## Problem to work on
Reproduce the data below line for line, without changing a single character.

## Provided entries
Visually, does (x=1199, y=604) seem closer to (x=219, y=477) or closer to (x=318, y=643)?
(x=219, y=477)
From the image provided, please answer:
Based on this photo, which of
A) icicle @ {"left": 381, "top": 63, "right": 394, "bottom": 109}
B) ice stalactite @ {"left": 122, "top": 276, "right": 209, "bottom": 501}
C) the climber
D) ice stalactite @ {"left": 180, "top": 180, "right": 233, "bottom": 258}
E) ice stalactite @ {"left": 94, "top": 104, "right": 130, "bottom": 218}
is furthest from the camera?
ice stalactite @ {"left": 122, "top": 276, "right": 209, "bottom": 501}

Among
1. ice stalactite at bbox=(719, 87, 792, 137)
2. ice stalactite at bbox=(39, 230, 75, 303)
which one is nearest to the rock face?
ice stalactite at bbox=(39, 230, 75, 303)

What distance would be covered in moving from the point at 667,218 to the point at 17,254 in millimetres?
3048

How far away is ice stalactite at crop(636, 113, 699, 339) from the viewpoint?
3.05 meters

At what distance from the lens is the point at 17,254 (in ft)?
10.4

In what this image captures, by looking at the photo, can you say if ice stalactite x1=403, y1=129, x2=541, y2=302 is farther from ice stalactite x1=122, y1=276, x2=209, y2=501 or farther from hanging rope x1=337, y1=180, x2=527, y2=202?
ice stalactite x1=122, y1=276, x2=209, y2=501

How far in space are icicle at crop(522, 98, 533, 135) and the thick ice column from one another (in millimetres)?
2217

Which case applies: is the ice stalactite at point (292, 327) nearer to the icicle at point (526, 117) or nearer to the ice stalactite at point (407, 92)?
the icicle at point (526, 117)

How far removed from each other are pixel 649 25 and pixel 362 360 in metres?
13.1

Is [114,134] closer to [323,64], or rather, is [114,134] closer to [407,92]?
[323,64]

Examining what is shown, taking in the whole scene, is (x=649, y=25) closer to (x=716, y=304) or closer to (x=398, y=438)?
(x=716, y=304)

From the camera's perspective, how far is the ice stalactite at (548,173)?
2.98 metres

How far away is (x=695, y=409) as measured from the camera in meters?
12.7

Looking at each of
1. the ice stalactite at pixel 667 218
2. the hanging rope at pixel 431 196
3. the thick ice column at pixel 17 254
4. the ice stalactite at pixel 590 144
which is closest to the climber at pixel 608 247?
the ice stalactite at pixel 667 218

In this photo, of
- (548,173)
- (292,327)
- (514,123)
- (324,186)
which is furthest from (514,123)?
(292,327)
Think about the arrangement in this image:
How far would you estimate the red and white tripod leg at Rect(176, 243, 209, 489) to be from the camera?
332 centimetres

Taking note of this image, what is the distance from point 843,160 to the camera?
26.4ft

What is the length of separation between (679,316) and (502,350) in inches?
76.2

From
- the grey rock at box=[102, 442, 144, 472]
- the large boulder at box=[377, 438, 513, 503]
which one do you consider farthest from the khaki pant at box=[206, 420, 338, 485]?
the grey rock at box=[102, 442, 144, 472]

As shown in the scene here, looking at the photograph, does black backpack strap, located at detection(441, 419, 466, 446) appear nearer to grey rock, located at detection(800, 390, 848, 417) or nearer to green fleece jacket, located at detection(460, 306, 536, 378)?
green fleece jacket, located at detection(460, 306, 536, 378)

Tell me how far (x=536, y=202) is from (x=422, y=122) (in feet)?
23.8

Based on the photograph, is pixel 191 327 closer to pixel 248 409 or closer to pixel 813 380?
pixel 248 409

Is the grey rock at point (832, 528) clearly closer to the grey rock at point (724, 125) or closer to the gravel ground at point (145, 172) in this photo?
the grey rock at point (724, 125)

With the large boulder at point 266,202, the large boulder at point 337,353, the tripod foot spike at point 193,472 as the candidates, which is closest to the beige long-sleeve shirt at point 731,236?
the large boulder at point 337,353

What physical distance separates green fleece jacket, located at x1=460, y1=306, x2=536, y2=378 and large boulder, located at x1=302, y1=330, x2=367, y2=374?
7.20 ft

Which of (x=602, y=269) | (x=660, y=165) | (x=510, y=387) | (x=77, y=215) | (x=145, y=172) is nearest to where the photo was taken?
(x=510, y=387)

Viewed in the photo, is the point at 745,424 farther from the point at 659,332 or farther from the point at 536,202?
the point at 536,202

## Exercise answer
Visually, does (x=1199, y=604) seem closer to (x=219, y=477) or closer to (x=318, y=643)?
(x=219, y=477)
From the image provided, please answer:
Based on this photo, which of
A) icicle @ {"left": 381, "top": 63, "right": 394, "bottom": 109}
B) ice stalactite @ {"left": 122, "top": 276, "right": 209, "bottom": 501}
C) the climber
D) ice stalactite @ {"left": 180, "top": 180, "right": 233, "bottom": 258}
E) ice stalactite @ {"left": 94, "top": 104, "right": 130, "bottom": 218}
is furthest from the camera?
ice stalactite @ {"left": 122, "top": 276, "right": 209, "bottom": 501}

Among
1. ice stalactite at bbox=(719, 87, 792, 137)
2. ice stalactite at bbox=(39, 230, 75, 303)
which one is nearest to the rock face?
ice stalactite at bbox=(39, 230, 75, 303)

What distance would be covered in moving from the point at 667,218 to the point at 17,254 in millimetres?
3048

How far away is ice stalactite at crop(636, 113, 699, 339) from the viewpoint?
3.05 meters

At what distance from the lens is the point at 17,254 (in ft)?
10.4

In what this image captures, by looking at the photo, can you say if ice stalactite x1=403, y1=129, x2=541, y2=302 is farther from ice stalactite x1=122, y1=276, x2=209, y2=501 or farther from hanging rope x1=337, y1=180, x2=527, y2=202?
ice stalactite x1=122, y1=276, x2=209, y2=501

How far in space are icicle at crop(522, 98, 533, 135) and the thick ice column from one another (in millimetres)?
2217

Which case applies: is the ice stalactite at point (292, 327) nearer to the icicle at point (526, 117) or nearer to the ice stalactite at point (407, 92)?
the icicle at point (526, 117)

How far removed from each other are pixel 649 25 and pixel 362 360 in metres?
13.1

Is [114,134] closer to [323,64], or rather, is [114,134] closer to [407,92]?
[323,64]

Examining what is shown, taking in the whole scene, is (x=649, y=25) closer to (x=716, y=304) or closer to (x=398, y=438)?
(x=716, y=304)

From the camera's perspective, how far is the ice stalactite at (548,173)?
2.98 metres

How far away is (x=695, y=409) as measured from the camera in meters?
12.7

Looking at each of
1. the ice stalactite at pixel 667 218
2. the hanging rope at pixel 431 196
3. the thick ice column at pixel 17 254
4. the ice stalactite at pixel 590 144
which is closest to the climber at pixel 608 247?
the ice stalactite at pixel 667 218

In this photo, of
- (548,173)
- (292,327)
- (514,123)
- (324,186)
which is furthest from (514,123)?
(292,327)
Think about the arrangement in this image:
How far would you estimate the red and white tripod leg at Rect(176, 243, 209, 489) to be from the camera?
332 centimetres

Taking note of this image, what is the distance from point 843,160 to the camera?
26.4ft

What is the length of separation between (679,316) and (502,350) in inches?
76.2

From
- the grey rock at box=[102, 442, 144, 472]
- the large boulder at box=[377, 438, 513, 503]
which one do you consider farthest from the khaki pant at box=[206, 420, 338, 485]?
the grey rock at box=[102, 442, 144, 472]

As shown in the scene here, looking at the photograph, does black backpack strap, located at detection(441, 419, 466, 446) appear nearer to grey rock, located at detection(800, 390, 848, 417) or nearer to green fleece jacket, located at detection(460, 306, 536, 378)?
green fleece jacket, located at detection(460, 306, 536, 378)

Tell me how far (x=536, y=202) is from (x=422, y=122) (in feet)?
23.8

Based on the photograph, is pixel 191 327 closer to pixel 248 409 or closer to pixel 813 380?
pixel 248 409

Is the grey rock at point (832, 528) clearly closer to the grey rock at point (724, 125) or closer to the gravel ground at point (145, 172) in this photo?
the grey rock at point (724, 125)

With the large boulder at point 266,202, the large boulder at point 337,353, the tripod foot spike at point 193,472 as the candidates, which is closest to the beige long-sleeve shirt at point 731,236?
the large boulder at point 337,353

What physical distance separates green fleece jacket, located at x1=460, y1=306, x2=536, y2=378 and large boulder, located at x1=302, y1=330, x2=367, y2=374?
7.20 ft

Which of (x=602, y=269) | (x=660, y=165) | (x=510, y=387) | (x=77, y=215) | (x=145, y=172) is nearest to where the photo was taken?
(x=510, y=387)

Viewed in the photo, is the point at 745,424 farther from the point at 659,332 or farther from the point at 536,202?
the point at 536,202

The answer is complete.